● WHAT YOU ARE ASKED TO DO
Extract every line of the records below, unchanged and in order.

• • • • •

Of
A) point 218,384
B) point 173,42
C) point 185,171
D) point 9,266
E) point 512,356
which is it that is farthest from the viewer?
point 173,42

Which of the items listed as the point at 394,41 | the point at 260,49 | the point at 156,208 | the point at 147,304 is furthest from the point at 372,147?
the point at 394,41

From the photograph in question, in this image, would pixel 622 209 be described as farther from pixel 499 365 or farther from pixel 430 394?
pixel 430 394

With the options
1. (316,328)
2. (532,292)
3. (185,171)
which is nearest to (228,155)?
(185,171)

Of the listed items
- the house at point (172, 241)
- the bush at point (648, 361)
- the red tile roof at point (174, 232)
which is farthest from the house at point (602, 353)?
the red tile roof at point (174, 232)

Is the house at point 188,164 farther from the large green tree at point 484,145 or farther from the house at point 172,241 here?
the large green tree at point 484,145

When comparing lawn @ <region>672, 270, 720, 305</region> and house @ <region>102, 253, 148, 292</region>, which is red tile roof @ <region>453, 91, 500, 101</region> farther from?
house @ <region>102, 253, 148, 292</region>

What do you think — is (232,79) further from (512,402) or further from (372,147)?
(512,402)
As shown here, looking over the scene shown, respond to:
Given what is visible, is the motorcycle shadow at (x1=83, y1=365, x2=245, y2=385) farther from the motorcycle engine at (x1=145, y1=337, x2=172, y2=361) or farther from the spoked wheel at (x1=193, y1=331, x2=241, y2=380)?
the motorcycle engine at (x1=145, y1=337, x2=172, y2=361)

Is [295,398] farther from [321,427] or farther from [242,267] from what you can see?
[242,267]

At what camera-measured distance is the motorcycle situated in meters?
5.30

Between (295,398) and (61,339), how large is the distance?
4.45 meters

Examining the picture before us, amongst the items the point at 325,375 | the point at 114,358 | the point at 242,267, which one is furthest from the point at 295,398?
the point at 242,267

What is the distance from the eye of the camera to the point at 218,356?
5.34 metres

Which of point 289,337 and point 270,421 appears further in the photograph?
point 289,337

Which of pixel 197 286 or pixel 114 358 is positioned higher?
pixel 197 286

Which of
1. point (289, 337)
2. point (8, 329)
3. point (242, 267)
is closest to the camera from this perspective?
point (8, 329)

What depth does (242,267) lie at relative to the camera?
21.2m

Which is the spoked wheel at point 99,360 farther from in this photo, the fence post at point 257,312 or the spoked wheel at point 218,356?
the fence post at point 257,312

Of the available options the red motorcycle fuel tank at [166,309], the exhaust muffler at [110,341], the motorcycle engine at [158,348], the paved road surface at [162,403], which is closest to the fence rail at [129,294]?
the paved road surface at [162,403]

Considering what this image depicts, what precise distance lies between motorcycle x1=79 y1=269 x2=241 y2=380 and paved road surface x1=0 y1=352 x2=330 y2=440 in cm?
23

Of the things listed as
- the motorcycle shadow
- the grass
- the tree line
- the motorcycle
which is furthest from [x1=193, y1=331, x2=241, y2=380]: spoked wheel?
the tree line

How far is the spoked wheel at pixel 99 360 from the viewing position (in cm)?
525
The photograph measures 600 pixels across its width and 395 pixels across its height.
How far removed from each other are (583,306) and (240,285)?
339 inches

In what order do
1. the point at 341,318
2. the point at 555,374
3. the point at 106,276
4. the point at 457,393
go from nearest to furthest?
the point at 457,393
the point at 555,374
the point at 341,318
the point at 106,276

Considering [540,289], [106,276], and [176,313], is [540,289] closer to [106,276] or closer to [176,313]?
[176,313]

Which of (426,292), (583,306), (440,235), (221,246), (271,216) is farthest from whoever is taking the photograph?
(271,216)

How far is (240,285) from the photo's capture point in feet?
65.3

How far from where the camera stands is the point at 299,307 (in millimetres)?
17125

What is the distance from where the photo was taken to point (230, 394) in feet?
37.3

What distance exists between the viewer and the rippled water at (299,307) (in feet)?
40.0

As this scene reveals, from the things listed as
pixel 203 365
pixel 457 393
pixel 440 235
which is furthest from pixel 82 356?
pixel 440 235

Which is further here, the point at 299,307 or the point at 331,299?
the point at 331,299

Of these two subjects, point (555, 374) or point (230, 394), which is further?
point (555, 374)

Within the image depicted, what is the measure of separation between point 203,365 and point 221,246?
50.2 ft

• • • • •

● FULL RESPONSE
Of
A) point 218,384
B) point 173,42
C) point 185,171
D) point 9,266
E) point 512,356
which is it that is farthest from the viewer?
point 173,42

Which of the items listed as the point at 394,41 | the point at 260,49 | the point at 156,208 | the point at 147,304 is furthest from the point at 372,147?
the point at 394,41

From the photograph in question, in this image, would pixel 622 209 be described as farther from pixel 499 365 or farther from pixel 430 394?
pixel 430 394

With the options
1. (316,328)
2. (532,292)
3. (185,171)
which is nearest to (228,155)?
(185,171)

Of the listed items
- the house at point (172, 241)
- the bush at point (648, 361)
- the red tile roof at point (174, 232)
which is farthest from the house at point (602, 353)?
the red tile roof at point (174, 232)

Is the house at point 188,164 farther from the large green tree at point 484,145 or farther from the house at point 172,241 here?
the large green tree at point 484,145

When comparing lawn @ <region>672, 270, 720, 305</region> and house @ <region>102, 253, 148, 292</region>, which is red tile roof @ <region>453, 91, 500, 101</region> farther from?
house @ <region>102, 253, 148, 292</region>

What do you think — is (232,79) further from (512,402) or further from (372,147)?
(512,402)
As shown here, looking over the scene shown, respond to:
Given what is visible, is the motorcycle shadow at (x1=83, y1=365, x2=245, y2=385) farther from the motorcycle engine at (x1=145, y1=337, x2=172, y2=361) or farther from the spoked wheel at (x1=193, y1=331, x2=241, y2=380)?
the motorcycle engine at (x1=145, y1=337, x2=172, y2=361)

Is [295,398] farther from [321,427] or farther from [242,267] from what you can see?
[242,267]

At what camera-measured distance is the motorcycle situated in meters?
5.30

Between (295,398) and (61,339), how large is the distance?
4.45 meters

Examining the picture before us, amongst the items the point at 325,375 | the point at 114,358 | the point at 242,267, which one is furthest from the point at 295,398?
the point at 242,267

What is the distance from the eye of the camera to the point at 218,356?
5.34 metres

Which of point 289,337 and point 270,421 appears further in the photograph?
point 289,337

Which of pixel 197 286 or pixel 114 358 is positioned higher?
pixel 197 286

Which of
1. point (289, 337)
2. point (8, 329)
3. point (242, 267)
is closest to the camera from this perspective?
point (8, 329)

What depth does (242,267) lie at relative to the camera?
21.2m

Which is the spoked wheel at point 99,360 farther from in this photo, the fence post at point 257,312 or the spoked wheel at point 218,356?
the fence post at point 257,312

Of the available options the red motorcycle fuel tank at [166,309], the exhaust muffler at [110,341], the motorcycle engine at [158,348], the paved road surface at [162,403], which is closest to the fence rail at [129,294]?
the paved road surface at [162,403]

Considering what this image depicts, what precise distance lies between motorcycle x1=79 y1=269 x2=241 y2=380 and paved road surface x1=0 y1=352 x2=330 y2=440 in cm?
23

Of the things listed as
- the motorcycle shadow
- the grass
- the tree line
- the motorcycle
which is furthest from [x1=193, y1=331, x2=241, y2=380]: spoked wheel?
the tree line

How far is the spoked wheel at pixel 99 360 from the viewing position (in cm)?
525
The photograph measures 600 pixels across its width and 395 pixels across its height.
How far removed from each other are (583,306) and (240,285)?
339 inches

In what order do
1. the point at 341,318
2. the point at 555,374
3. the point at 106,276
4. the point at 457,393
go from nearest to furthest?
the point at 457,393
the point at 555,374
the point at 341,318
the point at 106,276

Considering [540,289], [106,276], and [176,313], is [540,289] closer to [106,276] or closer to [176,313]?
[176,313]

Which of (426,292), (583,306), (440,235), (221,246), (271,216) is farthest from whoever is taking the photograph?
(271,216)

How far is (240,285) from the photo's capture point in feet?
65.3

How far from where the camera stands is the point at 299,307 (in millimetres)?
17125

What is the distance from where the photo was taken to point (230, 394) in feet?
37.3

What distance exists between the viewer and the rippled water at (299,307) (in feet)?
40.0

As this scene reveals, from the things listed as
pixel 203 365
pixel 457 393
pixel 440 235
which is furthest from pixel 82 356?
pixel 440 235

Which is further here, the point at 299,307 or the point at 331,299?
the point at 331,299

Of these two subjects, point (555, 374) or point (230, 394), which is further?
point (555, 374)

Within the image depicted, what is the measure of separation between point 203,365 and point 221,246?
50.2 ft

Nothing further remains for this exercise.